Columbia GSAPP Saturated Models 3D printed: Liquid Joint

Alistair Gill and Veronika Schmid held a Saturated Models seminar at Columbia’s Graduate School of Architecture, Planning and Preservation. During the seminar the Master’s students explored 3D printing and created 3D printed objects. i.materialise made the resulting 3D prints. This is the fifth interview with a team of participating architecture students, Molly Calvani and Michi Ushio, and their project: Liquid Joint.

1. Who are you?

Molly Calvani + Michi Ushio, classmates at Columbia University. Master of Architecture 2011.

2. What is Liquid Joint?

… Good question. Originally it was the goal to create a multi-directional, rolling joint that when assembled as a whole, could make up a system that seemed fluid, or liquid. Through different iterations and ultimately trying to realize a solid version of ”liquid” we arrived at something that perhaps begins to describe a model of an architectural discourse on the fluid and organic verses rigid and mechanic.

3. Why did you make it?

We had the opportunity to use i.materialise as part of a course at GSAPP and jumped at it. 3d printing is a technology that we don”t get to play around with very often– it seems like a technology that will let you do absolutely anything, but it also has very tangible constraints that we had to work with.

4. What software did you use to make it?

The 3d modeling was done in Rhinoceros.

5. What was the process by which you came to your design?

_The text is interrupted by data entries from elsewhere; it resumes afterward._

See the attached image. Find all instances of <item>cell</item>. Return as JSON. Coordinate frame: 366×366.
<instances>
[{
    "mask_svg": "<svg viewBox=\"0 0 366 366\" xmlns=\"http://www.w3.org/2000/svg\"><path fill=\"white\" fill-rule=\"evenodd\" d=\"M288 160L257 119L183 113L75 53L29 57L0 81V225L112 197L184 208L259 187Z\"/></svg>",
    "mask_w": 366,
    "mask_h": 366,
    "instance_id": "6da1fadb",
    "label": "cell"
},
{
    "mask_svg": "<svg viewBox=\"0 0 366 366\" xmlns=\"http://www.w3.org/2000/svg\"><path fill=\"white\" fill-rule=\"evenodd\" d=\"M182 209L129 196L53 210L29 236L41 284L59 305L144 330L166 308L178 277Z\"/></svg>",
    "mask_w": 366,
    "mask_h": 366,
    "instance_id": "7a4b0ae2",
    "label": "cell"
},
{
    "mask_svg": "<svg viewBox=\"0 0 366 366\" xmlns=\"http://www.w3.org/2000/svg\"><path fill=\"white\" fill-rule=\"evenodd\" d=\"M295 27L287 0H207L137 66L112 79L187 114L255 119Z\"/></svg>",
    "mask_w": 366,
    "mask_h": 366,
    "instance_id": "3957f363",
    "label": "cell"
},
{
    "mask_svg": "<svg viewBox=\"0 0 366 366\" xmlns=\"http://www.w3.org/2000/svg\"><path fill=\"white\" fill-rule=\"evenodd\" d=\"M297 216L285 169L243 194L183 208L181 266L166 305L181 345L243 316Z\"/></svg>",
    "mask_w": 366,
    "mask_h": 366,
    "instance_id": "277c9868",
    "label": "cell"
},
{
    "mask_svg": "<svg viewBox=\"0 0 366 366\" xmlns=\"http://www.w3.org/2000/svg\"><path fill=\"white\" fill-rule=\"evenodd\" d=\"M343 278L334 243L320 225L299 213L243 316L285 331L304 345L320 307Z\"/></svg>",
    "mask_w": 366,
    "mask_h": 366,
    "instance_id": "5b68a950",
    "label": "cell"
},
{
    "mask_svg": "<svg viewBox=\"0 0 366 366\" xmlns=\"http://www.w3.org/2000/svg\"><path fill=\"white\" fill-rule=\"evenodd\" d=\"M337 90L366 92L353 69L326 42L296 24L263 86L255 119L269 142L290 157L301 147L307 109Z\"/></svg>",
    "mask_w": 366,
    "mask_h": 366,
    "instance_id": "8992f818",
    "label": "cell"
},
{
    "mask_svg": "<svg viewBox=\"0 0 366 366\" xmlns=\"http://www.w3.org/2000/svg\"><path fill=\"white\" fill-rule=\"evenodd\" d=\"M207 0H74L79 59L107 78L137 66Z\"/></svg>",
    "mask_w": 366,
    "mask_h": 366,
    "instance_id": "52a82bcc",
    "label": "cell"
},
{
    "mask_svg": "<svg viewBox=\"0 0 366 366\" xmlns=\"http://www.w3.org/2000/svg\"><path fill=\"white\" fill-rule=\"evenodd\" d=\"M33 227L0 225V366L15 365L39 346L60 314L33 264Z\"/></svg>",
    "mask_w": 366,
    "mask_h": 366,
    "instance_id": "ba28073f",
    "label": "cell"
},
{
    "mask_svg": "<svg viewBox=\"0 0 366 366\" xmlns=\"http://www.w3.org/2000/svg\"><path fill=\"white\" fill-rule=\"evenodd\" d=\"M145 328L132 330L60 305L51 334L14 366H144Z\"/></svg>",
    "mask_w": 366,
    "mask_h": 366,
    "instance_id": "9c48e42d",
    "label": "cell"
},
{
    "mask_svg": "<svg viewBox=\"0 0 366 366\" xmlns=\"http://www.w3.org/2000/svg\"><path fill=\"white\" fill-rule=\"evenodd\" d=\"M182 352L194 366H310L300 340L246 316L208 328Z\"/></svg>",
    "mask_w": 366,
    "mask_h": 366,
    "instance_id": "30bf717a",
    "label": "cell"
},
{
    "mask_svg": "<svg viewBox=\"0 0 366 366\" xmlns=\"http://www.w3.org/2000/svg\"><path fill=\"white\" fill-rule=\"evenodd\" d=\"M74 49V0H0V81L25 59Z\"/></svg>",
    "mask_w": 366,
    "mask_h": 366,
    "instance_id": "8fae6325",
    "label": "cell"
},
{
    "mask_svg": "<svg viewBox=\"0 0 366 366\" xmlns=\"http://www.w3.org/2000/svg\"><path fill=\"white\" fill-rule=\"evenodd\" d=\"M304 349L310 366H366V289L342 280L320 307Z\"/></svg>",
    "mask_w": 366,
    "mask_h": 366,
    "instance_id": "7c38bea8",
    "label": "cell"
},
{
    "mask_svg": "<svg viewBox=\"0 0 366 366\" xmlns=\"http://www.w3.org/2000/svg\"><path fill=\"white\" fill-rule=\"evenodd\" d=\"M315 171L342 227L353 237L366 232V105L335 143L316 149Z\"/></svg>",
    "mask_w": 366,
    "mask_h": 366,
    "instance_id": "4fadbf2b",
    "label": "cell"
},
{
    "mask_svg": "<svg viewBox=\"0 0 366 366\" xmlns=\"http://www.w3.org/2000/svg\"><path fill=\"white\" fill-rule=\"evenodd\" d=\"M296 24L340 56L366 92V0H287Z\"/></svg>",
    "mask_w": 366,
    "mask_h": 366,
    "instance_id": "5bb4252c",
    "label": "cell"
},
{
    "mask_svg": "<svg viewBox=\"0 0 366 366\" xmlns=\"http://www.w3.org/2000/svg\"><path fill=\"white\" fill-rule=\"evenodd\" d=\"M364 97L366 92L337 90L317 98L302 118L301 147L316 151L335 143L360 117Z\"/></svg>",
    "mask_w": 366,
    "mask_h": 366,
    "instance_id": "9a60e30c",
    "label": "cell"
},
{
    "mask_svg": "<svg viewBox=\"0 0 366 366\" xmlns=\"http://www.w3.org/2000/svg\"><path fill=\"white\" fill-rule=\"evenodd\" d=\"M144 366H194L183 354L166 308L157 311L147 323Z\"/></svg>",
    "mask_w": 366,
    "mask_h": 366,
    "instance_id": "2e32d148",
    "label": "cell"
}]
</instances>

We began with the simple idea of a spine with the concept of creating a gradient, whether through light or material. We wanted to begin with an inherently natural or organic joint (human body) but also were interested in the idea of exploiting its machine-like qualities to express the actual process of which it was made (computer modeling, strings of emails, the advanced techniques of 3d printing). The course focused on the relationship of model and object as it pertains to the field of architecture, and then dealt with the new typologies of “modern” models. So our process was a series of questions and questioned the translation of concept to design to model and object.

6. Will you be using 3D printing more often in the future?

We hope so! Would you like to donate a printer to us?

7. Are you happy with the result?

Yes and No. There were some issues that we didn”t foresee, mostly because we didn”t do any physical models or iterations as part of the process of speculation and a purposeful detachment from models as final and finite products. The actual object is less of a model of what we designed, and more of a model of the result and process of designing… but, even so, it pleasantly surprised us in the end.